Just as pesticides help protect us from stinging and biting insects, pesticides also protect pets from flies, mosquitoes, fleas and ticks. Always read and follow the label when applying pesticides. When using pest control products around your home:

  • Apply pesticides when pets are not in the yard. Wait until sprays have dried before letting your pet back into the area that has been treated. Read the label and follow any additional precautions listed.
  • Remove, or empty and turn over feeding bowls, water dishes and bird baths before pesticide applications.
  • Clean up after an application and store products out of pets’ reach.

Protecting our food supply

Did you know that an adequate, reliable food supply couldn’t be guaranteed without crop protection products?

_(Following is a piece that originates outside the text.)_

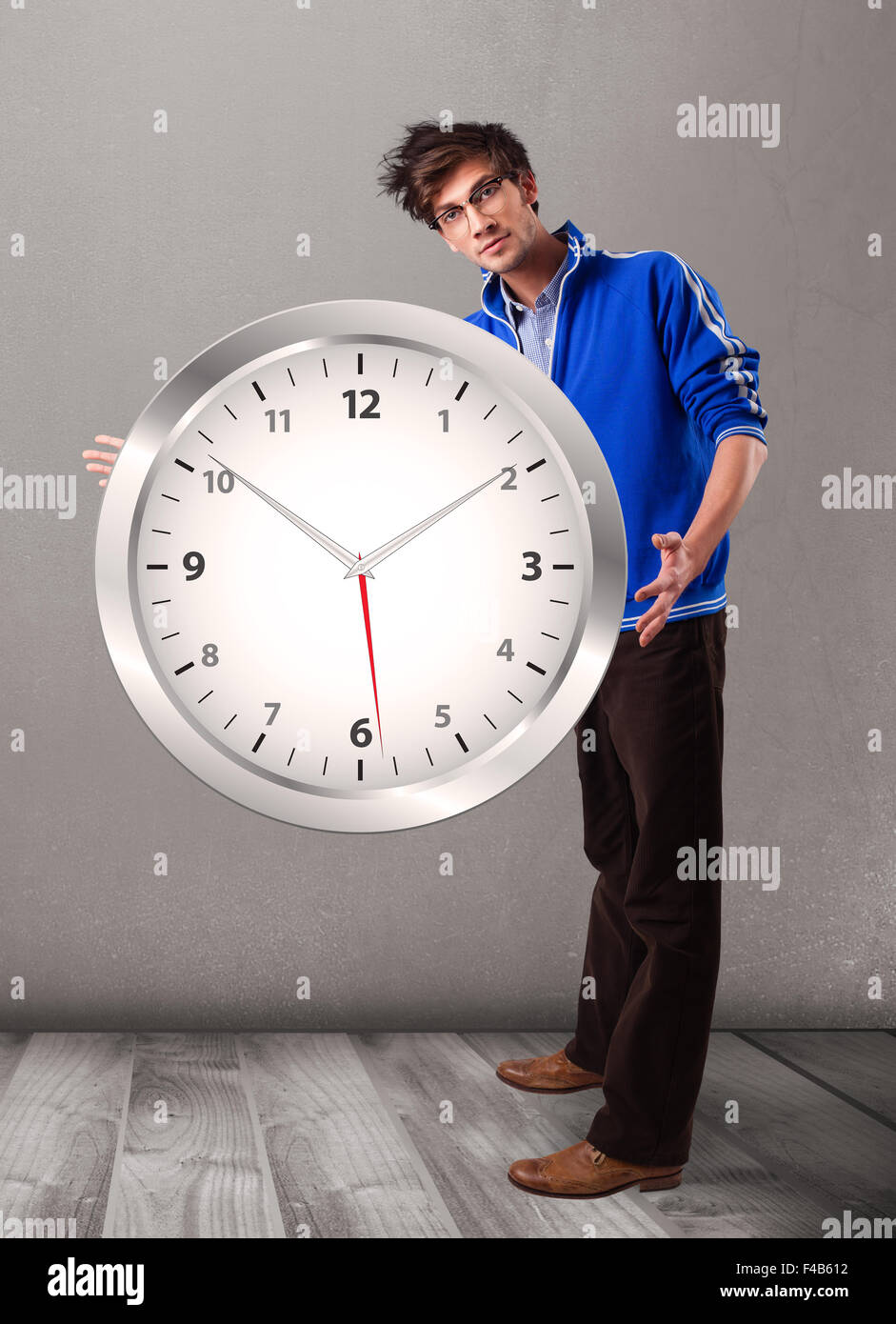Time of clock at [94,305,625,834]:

  • Over 40,000 species of weeds and insects threaten the health and yield of food crops in the United States.
  • Even with the use of modern crop protection products, 20% – 40% of potential food production is lost each year due to pests.
  • The world population is projected to reach 9 billion by 2040. Land available for food production is shrinking. That means agricultural production needs to increase significantly worldwide in less than 40 years. This is only possible by embracing innovation and new technologies.
  • Significant time and investment is put into the creation of any new crop protection product in order to determine that it is safe for use.
  • It costs approximately $256 million to research, develop, and register a new crop protection product.
  • The registration process for a single product can take between 8 – 12 years.
  • An EPA safety review involves over 100 toxicology and environmental studies to ensure the safety of products.
  • The crop protection industry is one of the most highly-regulated in the nation.

Organic pest control

Pesticides used by organic farmers are made from natural products.

Natural does not mean non-toxic.

Organic pest control products must be used according to label directions.

If misused, organic products can harm humans, animals and the environment.